Galea said the callers making bomb threats at the law courts always phone the police control room, rather than the court building itself, but tracking them remains difficult as they tend to use public phone booths.
Lawyer Toni Abela made headlines for repeatedly ignoring the new security procedures and got a couple of fines for his infringement. At the end of last month, he entered from the exit door shortly after court sittings resumed following yet another a bomb threat, in a bid to reach the court registry that was about to close, to file an urgent plea for a client.
He was fined by Magistrate Michael Mallia Lm50 for breaching security procedures, although the magistrate said he understood Abela’s concerns for his clients and argued that a “balance had to be struck”.
The new scanners at the court entrance have so far picked up knuckle-dusters, knives, spanners and other objects deemed to be security threats by the personnel, Galea said.
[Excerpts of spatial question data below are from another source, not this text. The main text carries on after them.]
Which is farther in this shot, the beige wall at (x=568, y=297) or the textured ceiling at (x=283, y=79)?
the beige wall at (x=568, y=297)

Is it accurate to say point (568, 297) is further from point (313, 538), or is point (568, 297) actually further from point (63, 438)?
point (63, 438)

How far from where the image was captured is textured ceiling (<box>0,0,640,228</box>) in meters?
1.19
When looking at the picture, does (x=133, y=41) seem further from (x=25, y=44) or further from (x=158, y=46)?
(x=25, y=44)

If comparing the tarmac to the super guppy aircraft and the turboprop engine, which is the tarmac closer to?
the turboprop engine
“The system is serving its purpose, although there is always the possibility of human error,” he added.
A few years ago, a defendant entered the court with a bag full of manure and threw it at the presiding magistrate.
Mifsud Bonnici said: “I don’t know if the system would detect manure but the fact is that once someone who is up to something sees security personnel at the door, he or she would think twice before going in, so it serves as a deterrent. We’ve raised the level of security and we want to raise it further in other parts of the courts, but I believe we should do it gradually.”